Selecting flowmeters for natural gas

Different parts of the natural gas delivery chain require different instruments, such as differential pressure (DP), ultrasonic, and Coriolis flowmeters.
By Dan Hackett, Emerson Process Management June 13, 2016

Figure 1: The Federal Energy Information Agency predicts that by 2035, shale gas will account for nearly half of all U.S. gas production. Courtesy: Federal Energy Information AgencyDuring the last few years, there has been a tremendous increase in U.S. production of natural gas, much of it derived from fracking plays. According to the federal Energy Information Administration (EIA), dry natural gas shipments increased from 1 trillion ft3 in 2000 to 5 trillion ft3 in 2010, and production increased by a factor of 12 in one decade’s time. EIA predicts that by 2035, shale gas will account for nearly half of all U.S. gas production (see Figure 1).

Flow measurement is critical at all points of the supply chain. Both fiscal and custody transfer measurements are needed in many of these points, but the appropriate instruments to make those measurements vary.

Figure 2: This graph shows financial risk versus measurement uncertainty. Courtesy: Emerson Process ManagementFiscal measurement versus custody transfer

Custody transfer is one of two forms of fiscal measurement.
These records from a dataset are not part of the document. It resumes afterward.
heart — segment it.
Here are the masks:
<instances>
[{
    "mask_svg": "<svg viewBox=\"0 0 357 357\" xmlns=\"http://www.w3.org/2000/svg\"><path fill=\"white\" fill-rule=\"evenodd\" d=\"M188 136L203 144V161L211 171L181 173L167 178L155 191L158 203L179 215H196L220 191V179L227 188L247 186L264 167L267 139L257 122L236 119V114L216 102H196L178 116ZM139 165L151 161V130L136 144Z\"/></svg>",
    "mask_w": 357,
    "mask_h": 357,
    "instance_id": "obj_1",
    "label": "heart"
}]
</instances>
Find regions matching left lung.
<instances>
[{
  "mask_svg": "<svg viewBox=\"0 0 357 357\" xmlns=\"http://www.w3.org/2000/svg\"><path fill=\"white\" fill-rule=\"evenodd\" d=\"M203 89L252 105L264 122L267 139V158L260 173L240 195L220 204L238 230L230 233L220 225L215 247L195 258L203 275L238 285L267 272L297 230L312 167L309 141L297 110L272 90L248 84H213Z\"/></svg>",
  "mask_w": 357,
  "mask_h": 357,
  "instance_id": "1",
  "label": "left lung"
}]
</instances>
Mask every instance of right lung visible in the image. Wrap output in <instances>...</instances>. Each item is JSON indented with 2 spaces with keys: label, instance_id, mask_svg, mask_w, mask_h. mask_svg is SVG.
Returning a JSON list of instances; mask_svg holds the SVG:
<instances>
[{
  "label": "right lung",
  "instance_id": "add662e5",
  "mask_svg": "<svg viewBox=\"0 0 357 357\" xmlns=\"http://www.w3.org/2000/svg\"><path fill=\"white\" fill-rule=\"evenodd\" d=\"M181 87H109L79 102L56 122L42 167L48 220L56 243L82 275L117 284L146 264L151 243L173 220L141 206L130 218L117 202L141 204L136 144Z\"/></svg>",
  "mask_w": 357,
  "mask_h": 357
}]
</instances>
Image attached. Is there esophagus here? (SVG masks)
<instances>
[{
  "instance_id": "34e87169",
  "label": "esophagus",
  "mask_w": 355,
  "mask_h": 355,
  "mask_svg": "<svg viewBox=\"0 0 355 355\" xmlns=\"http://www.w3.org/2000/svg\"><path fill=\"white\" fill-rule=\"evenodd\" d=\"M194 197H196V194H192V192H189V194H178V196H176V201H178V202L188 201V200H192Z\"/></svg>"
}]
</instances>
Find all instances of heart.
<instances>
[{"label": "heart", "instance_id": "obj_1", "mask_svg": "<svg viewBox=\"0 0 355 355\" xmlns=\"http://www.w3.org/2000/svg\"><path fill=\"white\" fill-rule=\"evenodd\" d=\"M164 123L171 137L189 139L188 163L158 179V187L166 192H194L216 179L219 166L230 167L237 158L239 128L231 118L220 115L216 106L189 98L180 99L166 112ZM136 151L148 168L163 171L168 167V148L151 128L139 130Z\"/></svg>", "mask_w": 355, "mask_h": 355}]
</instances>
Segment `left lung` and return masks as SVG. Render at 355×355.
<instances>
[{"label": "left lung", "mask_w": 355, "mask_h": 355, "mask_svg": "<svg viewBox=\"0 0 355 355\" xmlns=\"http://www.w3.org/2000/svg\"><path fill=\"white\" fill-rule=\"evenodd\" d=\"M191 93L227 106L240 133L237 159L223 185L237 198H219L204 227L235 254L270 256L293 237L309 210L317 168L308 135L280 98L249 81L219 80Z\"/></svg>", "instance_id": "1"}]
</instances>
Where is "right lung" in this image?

The other is allocation, defined as "the transfer of goods between two points generally not governed by a buy/sell contract," while custody transfer is done under a contractual obligation between buyer and seller that may require adherence to accuracy, repeatability, linearity, or uncertainty standards defined by measurement standards such as American Gas Association (AGA), American Petroleum Institute (API), International Organization for Standardization (ISO), GOST (Russian equivalent to API), and so on.

All forms of fiscal measurement can be affected by product quality, fluid properties and composition, operating parameters, maintenance practices, and technology type.

While gas custody-transfer flow measurement can take place anywhere along the process value chain from the wellhead to delivery or sale location, for the lowest uncertainty in measurement, it generally takes place at stable, predictable single-phase locations or physically discrete hand-over points (e.g., platform/production exit location, pipeline entry/exit, terminal entry, etc.). These locations generally provide the favorable conditions in which most flow measurement devices can operate with some degree of predictability and repeatability. 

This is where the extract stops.